* **Work instruction**
Reproduce word for word the part of the caregiver health text that starts at "So think about" and ends at "that need assistance.".

* **Text section**
——————

So think about this, now that you are a caregiver, you’re in charge of the health of two people’s lives-your charge’s and yours.  If you’ve ever been on an airplane, you know that the first thing that happens when the pilot starts the plane down the runway is that some attendant walks down the aisle telling you where the emergency exits are and what to do in case of emergency.  And always, always, always they show you an oxygen mask and tell you to secure the mask on yourself first and then help with any children or others that need assistance.

So consider caring for your health to be the equivalent of securing your oxygen mask.  That means eating right, getting enough sleep, exercising, spending time with other people (a caregiver’s equivalent to date night or girl’s night out) and writing poetry (okay it doesn’t have to be poetry but you should have a hobby).  Because if you don’t take care of your health, who will take care of your charge?

A new study found that family caregivers of patients with dementia reduced their stress levels sharply when the patient received Adult Day Services (ADS).  The study from Penn State University found that on the days that the patient received care in ADS, the care-givers stressors were lower for care-related stressors and the caregivers experience less anger and lower levels of depressive symptoms.

There are a lot of companies that provide care for a few hours a day so that you can take a break and go for a walk or read a book or otherwise get a breather.  There are government programs that will help you afford the care if that is a consideration.  If you think that that’s an option you’d be interested in, consider contacting an elder law attorney to find out what you may qualify for.  I know a good one you can contact at 1-(877) 87-Aging.

And finally, recognize that you’re not alone.  Possibly as many as 60 million families are caring for an elderly or disabled family member at home.  That’s a lot of people to help provide support when it comes to answering questions, providing a pat on the shoulder (even if it’s over the internet) and just giving you a sounding board.  There are a lot of resources but you have to be willing to reach out and pick the fruit.

——————

[Spatial grounding data]

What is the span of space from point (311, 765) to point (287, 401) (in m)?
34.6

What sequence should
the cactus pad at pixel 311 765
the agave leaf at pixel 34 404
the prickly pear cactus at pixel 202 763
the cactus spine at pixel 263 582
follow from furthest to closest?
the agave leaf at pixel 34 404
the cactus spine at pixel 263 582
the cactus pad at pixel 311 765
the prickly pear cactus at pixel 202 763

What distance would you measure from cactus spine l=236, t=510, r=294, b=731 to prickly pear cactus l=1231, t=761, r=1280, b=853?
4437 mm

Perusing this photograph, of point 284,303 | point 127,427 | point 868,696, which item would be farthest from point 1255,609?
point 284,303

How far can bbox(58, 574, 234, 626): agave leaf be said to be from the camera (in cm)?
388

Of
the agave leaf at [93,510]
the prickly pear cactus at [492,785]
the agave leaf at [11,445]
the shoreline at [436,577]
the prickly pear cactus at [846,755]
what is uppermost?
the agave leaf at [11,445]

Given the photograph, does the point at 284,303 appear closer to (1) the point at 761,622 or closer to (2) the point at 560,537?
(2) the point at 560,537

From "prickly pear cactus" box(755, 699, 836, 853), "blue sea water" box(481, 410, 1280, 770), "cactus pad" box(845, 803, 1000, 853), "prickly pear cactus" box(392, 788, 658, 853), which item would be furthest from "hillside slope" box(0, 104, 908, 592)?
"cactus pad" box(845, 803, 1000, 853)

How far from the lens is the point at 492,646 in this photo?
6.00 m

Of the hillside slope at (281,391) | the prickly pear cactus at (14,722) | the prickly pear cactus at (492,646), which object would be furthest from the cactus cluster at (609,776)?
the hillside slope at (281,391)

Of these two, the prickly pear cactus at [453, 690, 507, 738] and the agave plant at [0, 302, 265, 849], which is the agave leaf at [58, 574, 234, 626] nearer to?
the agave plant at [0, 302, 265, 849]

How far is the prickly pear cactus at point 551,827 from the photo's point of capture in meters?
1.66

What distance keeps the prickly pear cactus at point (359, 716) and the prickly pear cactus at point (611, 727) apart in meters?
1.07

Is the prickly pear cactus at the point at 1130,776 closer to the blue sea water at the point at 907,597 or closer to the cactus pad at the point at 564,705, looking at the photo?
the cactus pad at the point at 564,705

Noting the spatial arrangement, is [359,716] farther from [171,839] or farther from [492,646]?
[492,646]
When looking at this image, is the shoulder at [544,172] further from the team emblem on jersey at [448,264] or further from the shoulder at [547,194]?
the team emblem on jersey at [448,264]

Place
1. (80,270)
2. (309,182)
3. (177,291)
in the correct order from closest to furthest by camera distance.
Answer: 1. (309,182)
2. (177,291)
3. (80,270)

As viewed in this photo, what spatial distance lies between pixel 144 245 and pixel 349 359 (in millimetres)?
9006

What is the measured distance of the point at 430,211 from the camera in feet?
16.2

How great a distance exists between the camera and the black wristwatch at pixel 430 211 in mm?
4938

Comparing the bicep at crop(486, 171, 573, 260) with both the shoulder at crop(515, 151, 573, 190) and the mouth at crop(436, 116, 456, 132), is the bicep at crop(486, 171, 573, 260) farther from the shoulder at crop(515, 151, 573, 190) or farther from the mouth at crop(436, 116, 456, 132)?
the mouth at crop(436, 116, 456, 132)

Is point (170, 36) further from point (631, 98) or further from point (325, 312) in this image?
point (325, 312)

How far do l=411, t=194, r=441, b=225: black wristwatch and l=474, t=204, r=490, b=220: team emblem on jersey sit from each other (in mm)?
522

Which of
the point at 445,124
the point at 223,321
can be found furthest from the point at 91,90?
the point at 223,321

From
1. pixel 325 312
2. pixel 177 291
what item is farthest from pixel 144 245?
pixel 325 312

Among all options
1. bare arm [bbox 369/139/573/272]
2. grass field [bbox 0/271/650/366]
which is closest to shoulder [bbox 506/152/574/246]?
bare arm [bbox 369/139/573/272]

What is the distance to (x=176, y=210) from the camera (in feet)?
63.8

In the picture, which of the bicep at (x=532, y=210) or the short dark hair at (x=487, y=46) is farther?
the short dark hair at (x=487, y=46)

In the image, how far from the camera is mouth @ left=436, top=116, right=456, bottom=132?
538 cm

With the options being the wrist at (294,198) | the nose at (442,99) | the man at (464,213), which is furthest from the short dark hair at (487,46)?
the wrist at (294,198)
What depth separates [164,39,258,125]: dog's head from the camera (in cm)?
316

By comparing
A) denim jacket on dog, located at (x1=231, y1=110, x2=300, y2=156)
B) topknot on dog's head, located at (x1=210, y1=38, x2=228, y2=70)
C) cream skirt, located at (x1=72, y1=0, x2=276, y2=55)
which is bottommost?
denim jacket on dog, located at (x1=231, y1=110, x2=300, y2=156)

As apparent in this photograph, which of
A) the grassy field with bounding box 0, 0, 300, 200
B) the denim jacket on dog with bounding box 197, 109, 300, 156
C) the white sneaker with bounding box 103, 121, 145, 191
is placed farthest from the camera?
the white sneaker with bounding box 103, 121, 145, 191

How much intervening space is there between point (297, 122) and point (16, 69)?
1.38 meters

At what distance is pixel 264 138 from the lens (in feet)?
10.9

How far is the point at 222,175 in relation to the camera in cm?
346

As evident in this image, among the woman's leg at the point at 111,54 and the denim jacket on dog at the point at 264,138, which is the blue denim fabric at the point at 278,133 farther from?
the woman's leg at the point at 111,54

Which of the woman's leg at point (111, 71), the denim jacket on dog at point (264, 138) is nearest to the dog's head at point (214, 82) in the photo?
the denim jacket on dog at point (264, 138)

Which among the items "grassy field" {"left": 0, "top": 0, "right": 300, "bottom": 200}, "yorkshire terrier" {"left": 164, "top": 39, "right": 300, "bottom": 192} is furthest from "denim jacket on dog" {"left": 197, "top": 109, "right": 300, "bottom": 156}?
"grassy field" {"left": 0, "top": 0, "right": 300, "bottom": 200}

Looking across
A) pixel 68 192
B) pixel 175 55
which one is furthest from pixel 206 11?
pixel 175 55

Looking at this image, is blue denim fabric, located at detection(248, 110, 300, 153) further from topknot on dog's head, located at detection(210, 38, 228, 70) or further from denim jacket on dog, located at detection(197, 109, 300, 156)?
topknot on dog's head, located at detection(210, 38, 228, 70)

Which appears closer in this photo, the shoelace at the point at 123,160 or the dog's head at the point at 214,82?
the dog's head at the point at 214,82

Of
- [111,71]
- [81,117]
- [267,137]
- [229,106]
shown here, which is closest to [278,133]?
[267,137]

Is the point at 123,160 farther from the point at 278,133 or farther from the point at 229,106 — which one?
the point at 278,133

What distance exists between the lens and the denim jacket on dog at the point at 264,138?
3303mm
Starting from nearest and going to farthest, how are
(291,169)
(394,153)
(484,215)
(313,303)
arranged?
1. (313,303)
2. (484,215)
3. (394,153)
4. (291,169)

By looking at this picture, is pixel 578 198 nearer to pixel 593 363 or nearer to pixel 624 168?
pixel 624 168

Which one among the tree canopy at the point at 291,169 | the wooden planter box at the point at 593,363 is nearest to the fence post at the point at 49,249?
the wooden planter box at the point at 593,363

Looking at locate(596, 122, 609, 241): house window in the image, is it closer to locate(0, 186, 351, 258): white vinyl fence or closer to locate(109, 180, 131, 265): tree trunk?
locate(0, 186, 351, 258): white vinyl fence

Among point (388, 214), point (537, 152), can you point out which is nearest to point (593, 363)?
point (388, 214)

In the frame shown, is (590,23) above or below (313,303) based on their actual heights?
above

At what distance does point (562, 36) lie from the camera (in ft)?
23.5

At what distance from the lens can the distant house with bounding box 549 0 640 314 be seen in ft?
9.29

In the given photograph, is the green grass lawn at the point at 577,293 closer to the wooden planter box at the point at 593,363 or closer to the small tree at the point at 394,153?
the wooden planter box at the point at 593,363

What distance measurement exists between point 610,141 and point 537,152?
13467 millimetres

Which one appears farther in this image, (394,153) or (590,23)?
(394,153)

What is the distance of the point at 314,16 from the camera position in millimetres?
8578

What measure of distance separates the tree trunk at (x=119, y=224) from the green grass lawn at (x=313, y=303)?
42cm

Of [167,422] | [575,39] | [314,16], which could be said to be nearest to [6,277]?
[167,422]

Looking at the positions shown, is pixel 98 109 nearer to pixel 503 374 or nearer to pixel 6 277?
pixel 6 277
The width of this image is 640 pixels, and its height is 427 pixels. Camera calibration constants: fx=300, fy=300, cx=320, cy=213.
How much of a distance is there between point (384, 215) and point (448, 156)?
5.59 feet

——————

* **Response**
So think about this, now that you are a caregiver, you’re in charge of the health of two people’s lives-your charge’s and yours.  If you’ve ever been on an airplane, you know that the first thing that happens when the pilot starts the plane down the runway is that some attendant walks down the aisle telling you where the emergency exits are and what to do in case of emergency.  And always, always, always they show you an oxygen mask and tell you to secure the mask on yourself first and then help with any children or others that need assistance.